◆ **Qué hay que hacer**:
• A. Responde estas preguntas sobre el texto dirigido a los seminaristas y jóvenes religiosos:
(i) ¿En qué está enraizada la senda de especial consagración?
(ii) ¿Qué imagen muestra el altar que se propone como inspiración?
(iii) ¿Qué frase de la segunda lectura se pide tomar en serio?
• B. Prosigue el texto dirigido a los seminaristas y jóvenes religiosos a partir de su última oración.

◆ **Texto proporcionado**:
Deseo ahora dirigir una especial palabra de afecto y aliento a los seminaristas
y jóvenes religiosos que están aquí. Queridos amigos, con gran generosidad os
estáis encaminando por una senda de especial consagración, enraizada en vuestro
Bautismo y emprendida como respuesta a la llamada personal del Señor. Os habéis
comprometido, de modos diversos, a aceptar la invitación de Cristo a seguirlo, a
dejar todo atrás y a dedicar vuestra vida a buscar la santidad y a servir a su
pueblo.
En el Evangelio de hoy el Señor nos llama a «creer en la luz» (cf. Jn 12,36).
Estas palabras tienen un significado especial para vosotros, queridos jóvenes
seminaristas y religiosos. Son una invitación a confiar en la verdad de la
Palabra de Dios y a esperar firmemente en sus promesas. Nos invitan a ver con
los ojos de la fe la obra inefable de su gracia a nuestro alrededor, también en
estos tiempos sombríos en los que todos nuestros esfuerzos parecen ser vanos.
Dejad que este altar, con la imagen imponente de Cristo, Siervo sufriente, sea
una inspiración constante para vosotros. Hay ciertamente momentos en que
cualquier discípulo siente el calor y el peso de la jornada (cf. Mt 20,12), y la
dificultad para dar un testimonio profético en un mundo que puede parecer sordo
a las exigencias de la Palabra de Dios. No tengáis miedo. Creed en la luz. Tomad
en serio la verdad que hemos escuchado hoy en la segunda lectura: «Jesucristo es
el mismo ayer, y hoy y siempre» (Hb 13,8). La luz de la Pascua sigue derrotando
las tinieblas.
El Señor nos llama a caminar en la luz (cf. Jn 12,35). Cada uno de vosotros ha
emprendido la más grande y la más gloriosa de las batallas, la de ser
consagrados en la verdad, la de crecer en la virtud, la de alcanzar la armonía
entre pensamientos e ideales, por una parte, y palabras y obras, por otra.

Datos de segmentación
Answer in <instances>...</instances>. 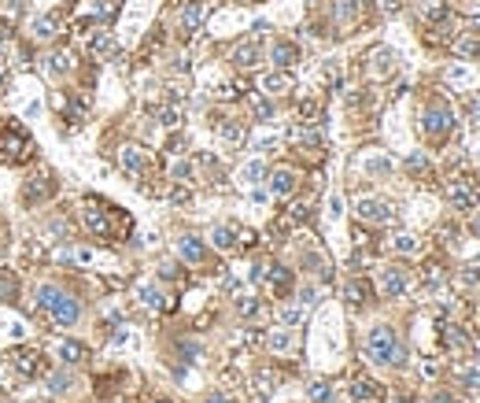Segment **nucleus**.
<instances>
[{
	"label": "nucleus",
	"instance_id": "nucleus-1",
	"mask_svg": "<svg viewBox=\"0 0 480 403\" xmlns=\"http://www.w3.org/2000/svg\"><path fill=\"white\" fill-rule=\"evenodd\" d=\"M396 330L392 326H373L369 337H366V355H369V363H392V355H396Z\"/></svg>",
	"mask_w": 480,
	"mask_h": 403
},
{
	"label": "nucleus",
	"instance_id": "nucleus-2",
	"mask_svg": "<svg viewBox=\"0 0 480 403\" xmlns=\"http://www.w3.org/2000/svg\"><path fill=\"white\" fill-rule=\"evenodd\" d=\"M451 122H454V115L440 100H432L429 108H425V115H421V130H425L429 141H443V137L451 133Z\"/></svg>",
	"mask_w": 480,
	"mask_h": 403
},
{
	"label": "nucleus",
	"instance_id": "nucleus-3",
	"mask_svg": "<svg viewBox=\"0 0 480 403\" xmlns=\"http://www.w3.org/2000/svg\"><path fill=\"white\" fill-rule=\"evenodd\" d=\"M45 315H48L56 326H74V322H78V315H81V307H78V300H74L70 292L59 289V296L52 300V307H48Z\"/></svg>",
	"mask_w": 480,
	"mask_h": 403
},
{
	"label": "nucleus",
	"instance_id": "nucleus-4",
	"mask_svg": "<svg viewBox=\"0 0 480 403\" xmlns=\"http://www.w3.org/2000/svg\"><path fill=\"white\" fill-rule=\"evenodd\" d=\"M355 215H358V222H366V226H388L392 222V204H384V200H358Z\"/></svg>",
	"mask_w": 480,
	"mask_h": 403
},
{
	"label": "nucleus",
	"instance_id": "nucleus-5",
	"mask_svg": "<svg viewBox=\"0 0 480 403\" xmlns=\"http://www.w3.org/2000/svg\"><path fill=\"white\" fill-rule=\"evenodd\" d=\"M447 196L458 211H473L477 207V185H469V178H458V182L447 185Z\"/></svg>",
	"mask_w": 480,
	"mask_h": 403
},
{
	"label": "nucleus",
	"instance_id": "nucleus-6",
	"mask_svg": "<svg viewBox=\"0 0 480 403\" xmlns=\"http://www.w3.org/2000/svg\"><path fill=\"white\" fill-rule=\"evenodd\" d=\"M407 285H410V278H407V270H403V267H384L381 270V292L384 296L396 300V296L407 292Z\"/></svg>",
	"mask_w": 480,
	"mask_h": 403
},
{
	"label": "nucleus",
	"instance_id": "nucleus-7",
	"mask_svg": "<svg viewBox=\"0 0 480 403\" xmlns=\"http://www.w3.org/2000/svg\"><path fill=\"white\" fill-rule=\"evenodd\" d=\"M119 163H122L126 174H144L148 171V152H144V148H137V144H126L122 156H119Z\"/></svg>",
	"mask_w": 480,
	"mask_h": 403
},
{
	"label": "nucleus",
	"instance_id": "nucleus-8",
	"mask_svg": "<svg viewBox=\"0 0 480 403\" xmlns=\"http://www.w3.org/2000/svg\"><path fill=\"white\" fill-rule=\"evenodd\" d=\"M396 71V52L392 48H373L369 52V74L373 78H388Z\"/></svg>",
	"mask_w": 480,
	"mask_h": 403
},
{
	"label": "nucleus",
	"instance_id": "nucleus-9",
	"mask_svg": "<svg viewBox=\"0 0 480 403\" xmlns=\"http://www.w3.org/2000/svg\"><path fill=\"white\" fill-rule=\"evenodd\" d=\"M12 366L19 370V377H34L41 370V355L34 352V348H19V352L12 355Z\"/></svg>",
	"mask_w": 480,
	"mask_h": 403
},
{
	"label": "nucleus",
	"instance_id": "nucleus-10",
	"mask_svg": "<svg viewBox=\"0 0 480 403\" xmlns=\"http://www.w3.org/2000/svg\"><path fill=\"white\" fill-rule=\"evenodd\" d=\"M270 193L273 196H292L296 193V171H288V167H277L270 174Z\"/></svg>",
	"mask_w": 480,
	"mask_h": 403
},
{
	"label": "nucleus",
	"instance_id": "nucleus-11",
	"mask_svg": "<svg viewBox=\"0 0 480 403\" xmlns=\"http://www.w3.org/2000/svg\"><path fill=\"white\" fill-rule=\"evenodd\" d=\"M270 59H273L277 71H288L296 59H300V48H296L292 41H277V45L270 48Z\"/></svg>",
	"mask_w": 480,
	"mask_h": 403
},
{
	"label": "nucleus",
	"instance_id": "nucleus-12",
	"mask_svg": "<svg viewBox=\"0 0 480 403\" xmlns=\"http://www.w3.org/2000/svg\"><path fill=\"white\" fill-rule=\"evenodd\" d=\"M347 392H351V400H355V403H369V400L381 396V385H377V381H369V377H355Z\"/></svg>",
	"mask_w": 480,
	"mask_h": 403
},
{
	"label": "nucleus",
	"instance_id": "nucleus-13",
	"mask_svg": "<svg viewBox=\"0 0 480 403\" xmlns=\"http://www.w3.org/2000/svg\"><path fill=\"white\" fill-rule=\"evenodd\" d=\"M344 296H347V303H351V307H362V303H369L373 289H369V281H362V278H351V281L344 285Z\"/></svg>",
	"mask_w": 480,
	"mask_h": 403
},
{
	"label": "nucleus",
	"instance_id": "nucleus-14",
	"mask_svg": "<svg viewBox=\"0 0 480 403\" xmlns=\"http://www.w3.org/2000/svg\"><path fill=\"white\" fill-rule=\"evenodd\" d=\"M177 252H181V259H185V263H204V256H207V248H204V241H200V237H181Z\"/></svg>",
	"mask_w": 480,
	"mask_h": 403
},
{
	"label": "nucleus",
	"instance_id": "nucleus-15",
	"mask_svg": "<svg viewBox=\"0 0 480 403\" xmlns=\"http://www.w3.org/2000/svg\"><path fill=\"white\" fill-rule=\"evenodd\" d=\"M259 86H262V93H270V97H281V93L292 89V78H288L285 71H273V74H266Z\"/></svg>",
	"mask_w": 480,
	"mask_h": 403
},
{
	"label": "nucleus",
	"instance_id": "nucleus-16",
	"mask_svg": "<svg viewBox=\"0 0 480 403\" xmlns=\"http://www.w3.org/2000/svg\"><path fill=\"white\" fill-rule=\"evenodd\" d=\"M48 388H52V396H74L78 381H74V374H67V370H59V374L48 377Z\"/></svg>",
	"mask_w": 480,
	"mask_h": 403
},
{
	"label": "nucleus",
	"instance_id": "nucleus-17",
	"mask_svg": "<svg viewBox=\"0 0 480 403\" xmlns=\"http://www.w3.org/2000/svg\"><path fill=\"white\" fill-rule=\"evenodd\" d=\"M200 23H204V0H192V4H185V12H181V30L192 34V30H200Z\"/></svg>",
	"mask_w": 480,
	"mask_h": 403
},
{
	"label": "nucleus",
	"instance_id": "nucleus-18",
	"mask_svg": "<svg viewBox=\"0 0 480 403\" xmlns=\"http://www.w3.org/2000/svg\"><path fill=\"white\" fill-rule=\"evenodd\" d=\"M403 167H407V174H414V178H429V171H432V163H429L425 152H410L403 159Z\"/></svg>",
	"mask_w": 480,
	"mask_h": 403
},
{
	"label": "nucleus",
	"instance_id": "nucleus-19",
	"mask_svg": "<svg viewBox=\"0 0 480 403\" xmlns=\"http://www.w3.org/2000/svg\"><path fill=\"white\" fill-rule=\"evenodd\" d=\"M262 59V52H259V45H240L237 52H233V63H237L240 71H251L255 63Z\"/></svg>",
	"mask_w": 480,
	"mask_h": 403
},
{
	"label": "nucleus",
	"instance_id": "nucleus-20",
	"mask_svg": "<svg viewBox=\"0 0 480 403\" xmlns=\"http://www.w3.org/2000/svg\"><path fill=\"white\" fill-rule=\"evenodd\" d=\"M141 303L148 307V311H166V296L155 289V285H141Z\"/></svg>",
	"mask_w": 480,
	"mask_h": 403
},
{
	"label": "nucleus",
	"instance_id": "nucleus-21",
	"mask_svg": "<svg viewBox=\"0 0 480 403\" xmlns=\"http://www.w3.org/2000/svg\"><path fill=\"white\" fill-rule=\"evenodd\" d=\"M211 241H215V248H222V252L237 248V233H233L229 226H215V229H211Z\"/></svg>",
	"mask_w": 480,
	"mask_h": 403
},
{
	"label": "nucleus",
	"instance_id": "nucleus-22",
	"mask_svg": "<svg viewBox=\"0 0 480 403\" xmlns=\"http://www.w3.org/2000/svg\"><path fill=\"white\" fill-rule=\"evenodd\" d=\"M440 337H443L447 348H465L469 344V333H462L458 326H440Z\"/></svg>",
	"mask_w": 480,
	"mask_h": 403
},
{
	"label": "nucleus",
	"instance_id": "nucleus-23",
	"mask_svg": "<svg viewBox=\"0 0 480 403\" xmlns=\"http://www.w3.org/2000/svg\"><path fill=\"white\" fill-rule=\"evenodd\" d=\"M322 82H325V89H340V82H344V71H340L336 59H329L325 67H322Z\"/></svg>",
	"mask_w": 480,
	"mask_h": 403
},
{
	"label": "nucleus",
	"instance_id": "nucleus-24",
	"mask_svg": "<svg viewBox=\"0 0 480 403\" xmlns=\"http://www.w3.org/2000/svg\"><path fill=\"white\" fill-rule=\"evenodd\" d=\"M366 174H369V178H388V174H392V159L369 156V159H366Z\"/></svg>",
	"mask_w": 480,
	"mask_h": 403
},
{
	"label": "nucleus",
	"instance_id": "nucleus-25",
	"mask_svg": "<svg viewBox=\"0 0 480 403\" xmlns=\"http://www.w3.org/2000/svg\"><path fill=\"white\" fill-rule=\"evenodd\" d=\"M307 400H311V403H329V400H333V385H329V381H311Z\"/></svg>",
	"mask_w": 480,
	"mask_h": 403
},
{
	"label": "nucleus",
	"instance_id": "nucleus-26",
	"mask_svg": "<svg viewBox=\"0 0 480 403\" xmlns=\"http://www.w3.org/2000/svg\"><path fill=\"white\" fill-rule=\"evenodd\" d=\"M266 344H270V352H277V355L288 352V348H292V330H285V326H281V330H273Z\"/></svg>",
	"mask_w": 480,
	"mask_h": 403
},
{
	"label": "nucleus",
	"instance_id": "nucleus-27",
	"mask_svg": "<svg viewBox=\"0 0 480 403\" xmlns=\"http://www.w3.org/2000/svg\"><path fill=\"white\" fill-rule=\"evenodd\" d=\"M218 137H222L226 144H240V141H244V126L229 119V122H222V126H218Z\"/></svg>",
	"mask_w": 480,
	"mask_h": 403
},
{
	"label": "nucleus",
	"instance_id": "nucleus-28",
	"mask_svg": "<svg viewBox=\"0 0 480 403\" xmlns=\"http://www.w3.org/2000/svg\"><path fill=\"white\" fill-rule=\"evenodd\" d=\"M59 359H63V363H81V359H85V344H78V341H63V344H59Z\"/></svg>",
	"mask_w": 480,
	"mask_h": 403
},
{
	"label": "nucleus",
	"instance_id": "nucleus-29",
	"mask_svg": "<svg viewBox=\"0 0 480 403\" xmlns=\"http://www.w3.org/2000/svg\"><path fill=\"white\" fill-rule=\"evenodd\" d=\"M358 19V0H340V8H336V23L340 26H347V23H355Z\"/></svg>",
	"mask_w": 480,
	"mask_h": 403
},
{
	"label": "nucleus",
	"instance_id": "nucleus-30",
	"mask_svg": "<svg viewBox=\"0 0 480 403\" xmlns=\"http://www.w3.org/2000/svg\"><path fill=\"white\" fill-rule=\"evenodd\" d=\"M30 30H34V37H37V41H48V37H56V19H52V15L34 19V26H30Z\"/></svg>",
	"mask_w": 480,
	"mask_h": 403
},
{
	"label": "nucleus",
	"instance_id": "nucleus-31",
	"mask_svg": "<svg viewBox=\"0 0 480 403\" xmlns=\"http://www.w3.org/2000/svg\"><path fill=\"white\" fill-rule=\"evenodd\" d=\"M458 56H465V59H473L480 56V34H469V37H458Z\"/></svg>",
	"mask_w": 480,
	"mask_h": 403
},
{
	"label": "nucleus",
	"instance_id": "nucleus-32",
	"mask_svg": "<svg viewBox=\"0 0 480 403\" xmlns=\"http://www.w3.org/2000/svg\"><path fill=\"white\" fill-rule=\"evenodd\" d=\"M266 278H270L273 292H288V285H292V274H288L285 267H273V270H266Z\"/></svg>",
	"mask_w": 480,
	"mask_h": 403
},
{
	"label": "nucleus",
	"instance_id": "nucleus-33",
	"mask_svg": "<svg viewBox=\"0 0 480 403\" xmlns=\"http://www.w3.org/2000/svg\"><path fill=\"white\" fill-rule=\"evenodd\" d=\"M392 248H396L399 256H414V252H418V237H414V233H399V237L392 241Z\"/></svg>",
	"mask_w": 480,
	"mask_h": 403
},
{
	"label": "nucleus",
	"instance_id": "nucleus-34",
	"mask_svg": "<svg viewBox=\"0 0 480 403\" xmlns=\"http://www.w3.org/2000/svg\"><path fill=\"white\" fill-rule=\"evenodd\" d=\"M85 222H89V229H93V233H100V237L111 229V226H108V215H100L96 207H89V211H85Z\"/></svg>",
	"mask_w": 480,
	"mask_h": 403
},
{
	"label": "nucleus",
	"instance_id": "nucleus-35",
	"mask_svg": "<svg viewBox=\"0 0 480 403\" xmlns=\"http://www.w3.org/2000/svg\"><path fill=\"white\" fill-rule=\"evenodd\" d=\"M262 174H266L262 159H255V163H248V167H244V171H240V182H244V185H255V182H259Z\"/></svg>",
	"mask_w": 480,
	"mask_h": 403
},
{
	"label": "nucleus",
	"instance_id": "nucleus-36",
	"mask_svg": "<svg viewBox=\"0 0 480 403\" xmlns=\"http://www.w3.org/2000/svg\"><path fill=\"white\" fill-rule=\"evenodd\" d=\"M48 63H52V67H48L52 74H67V71H70V56H67V52H56V56H52Z\"/></svg>",
	"mask_w": 480,
	"mask_h": 403
},
{
	"label": "nucleus",
	"instance_id": "nucleus-37",
	"mask_svg": "<svg viewBox=\"0 0 480 403\" xmlns=\"http://www.w3.org/2000/svg\"><path fill=\"white\" fill-rule=\"evenodd\" d=\"M458 381H462V388L480 392V374H477V370H462V374H458Z\"/></svg>",
	"mask_w": 480,
	"mask_h": 403
},
{
	"label": "nucleus",
	"instance_id": "nucleus-38",
	"mask_svg": "<svg viewBox=\"0 0 480 403\" xmlns=\"http://www.w3.org/2000/svg\"><path fill=\"white\" fill-rule=\"evenodd\" d=\"M237 311H240L244 318H251L255 311H259V300H255V296H240V300H237Z\"/></svg>",
	"mask_w": 480,
	"mask_h": 403
},
{
	"label": "nucleus",
	"instance_id": "nucleus-39",
	"mask_svg": "<svg viewBox=\"0 0 480 403\" xmlns=\"http://www.w3.org/2000/svg\"><path fill=\"white\" fill-rule=\"evenodd\" d=\"M159 278H163V281H177L181 267H177V263H163V267H159Z\"/></svg>",
	"mask_w": 480,
	"mask_h": 403
},
{
	"label": "nucleus",
	"instance_id": "nucleus-40",
	"mask_svg": "<svg viewBox=\"0 0 480 403\" xmlns=\"http://www.w3.org/2000/svg\"><path fill=\"white\" fill-rule=\"evenodd\" d=\"M251 111H255V119H270V115H273V104H270V100H255Z\"/></svg>",
	"mask_w": 480,
	"mask_h": 403
},
{
	"label": "nucleus",
	"instance_id": "nucleus-41",
	"mask_svg": "<svg viewBox=\"0 0 480 403\" xmlns=\"http://www.w3.org/2000/svg\"><path fill=\"white\" fill-rule=\"evenodd\" d=\"M177 119H181L177 108H159V122L163 126H177Z\"/></svg>",
	"mask_w": 480,
	"mask_h": 403
},
{
	"label": "nucleus",
	"instance_id": "nucleus-42",
	"mask_svg": "<svg viewBox=\"0 0 480 403\" xmlns=\"http://www.w3.org/2000/svg\"><path fill=\"white\" fill-rule=\"evenodd\" d=\"M170 174H174L177 182H189V178H192V163H174V167H170Z\"/></svg>",
	"mask_w": 480,
	"mask_h": 403
},
{
	"label": "nucleus",
	"instance_id": "nucleus-43",
	"mask_svg": "<svg viewBox=\"0 0 480 403\" xmlns=\"http://www.w3.org/2000/svg\"><path fill=\"white\" fill-rule=\"evenodd\" d=\"M281 322L296 326V322H300V307H281Z\"/></svg>",
	"mask_w": 480,
	"mask_h": 403
},
{
	"label": "nucleus",
	"instance_id": "nucleus-44",
	"mask_svg": "<svg viewBox=\"0 0 480 403\" xmlns=\"http://www.w3.org/2000/svg\"><path fill=\"white\" fill-rule=\"evenodd\" d=\"M480 281V267H465L462 270V285H477Z\"/></svg>",
	"mask_w": 480,
	"mask_h": 403
},
{
	"label": "nucleus",
	"instance_id": "nucleus-45",
	"mask_svg": "<svg viewBox=\"0 0 480 403\" xmlns=\"http://www.w3.org/2000/svg\"><path fill=\"white\" fill-rule=\"evenodd\" d=\"M399 8H403V0H381V12L384 15H396Z\"/></svg>",
	"mask_w": 480,
	"mask_h": 403
},
{
	"label": "nucleus",
	"instance_id": "nucleus-46",
	"mask_svg": "<svg viewBox=\"0 0 480 403\" xmlns=\"http://www.w3.org/2000/svg\"><path fill=\"white\" fill-rule=\"evenodd\" d=\"M170 200H174V204H185V200H189V189H170Z\"/></svg>",
	"mask_w": 480,
	"mask_h": 403
},
{
	"label": "nucleus",
	"instance_id": "nucleus-47",
	"mask_svg": "<svg viewBox=\"0 0 480 403\" xmlns=\"http://www.w3.org/2000/svg\"><path fill=\"white\" fill-rule=\"evenodd\" d=\"M432 403H454L451 392H432Z\"/></svg>",
	"mask_w": 480,
	"mask_h": 403
},
{
	"label": "nucleus",
	"instance_id": "nucleus-48",
	"mask_svg": "<svg viewBox=\"0 0 480 403\" xmlns=\"http://www.w3.org/2000/svg\"><path fill=\"white\" fill-rule=\"evenodd\" d=\"M204 403H229V396H226V392H211Z\"/></svg>",
	"mask_w": 480,
	"mask_h": 403
},
{
	"label": "nucleus",
	"instance_id": "nucleus-49",
	"mask_svg": "<svg viewBox=\"0 0 480 403\" xmlns=\"http://www.w3.org/2000/svg\"><path fill=\"white\" fill-rule=\"evenodd\" d=\"M469 233H473V237H480V211H477L473 218H469Z\"/></svg>",
	"mask_w": 480,
	"mask_h": 403
},
{
	"label": "nucleus",
	"instance_id": "nucleus-50",
	"mask_svg": "<svg viewBox=\"0 0 480 403\" xmlns=\"http://www.w3.org/2000/svg\"><path fill=\"white\" fill-rule=\"evenodd\" d=\"M244 4H255V0H244Z\"/></svg>",
	"mask_w": 480,
	"mask_h": 403
}]
</instances>
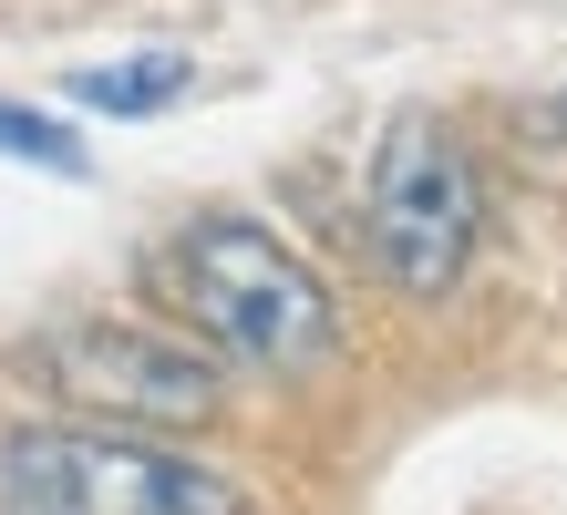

◆ **Respuestas finales**:
• A.
(i) En el Bautismo.
(ii) La imagen imponente de Cristo, Siervo sufriente.
(iii) «Jesucristo es el mismo ayer, y hoy y siempre» (Hb 13,8).

• B.
Adentraos con sinceridad y de modo profundo en la disciplina y en el espíritu de
vuestros programas de formación. Caminad cada día en la luz de Cristo mediante
la fidelidad a la oración personal y litúrgica, alimentados por la meditación de
la Palabra inspirada por Dios. A los Padres de la Iglesia les gustaba ver en las
Escrituras un paraíso espiritual, un jardín donde podemos caminar libremente con
Dios, admirando la belleza y la armonía de su plan salvífico, mientras da fruto
en nuestra propia vida, en la vida de la Iglesia y a lo largo de toda la
historia.
Por tanto, que la plegaria y la meditación de la Palabra de Dios sean lámpara
que ilumina, purifica y guía vuestros pasos en el camino que os ha indicado el
Señor. Haced de la celebración diaria de la Eucaristía el centro de vuestra
vida. En cada Misa, cuando el Cuerpo y la Sangre del Señor sean alzados al final
de la liturgia eucarística, elevad vuestro corazón y vuestra vida por Cristo,
con Él y en Él, en la unidad del Espíritu Santo, como sacrificio amoroso a Dios
nuestro Padre.
De este modo, queridos jóvenes seminaristas y religiosos, llegaréis a ser
altares vivientes, sobre los cuales el amor sacrificial de Cristo se hace
presente como inspiración y fuente de alimento espiritual para cuantos
encontréis. Abrazando la llamada del Señor a seguirlo en castidad, pobreza y
obediencia, habéis emprendido el viaje de un discipulado radical que os hará
«signo de contradicción» (cf. Lc 2,34) para muchos de vuestros contemporáneos.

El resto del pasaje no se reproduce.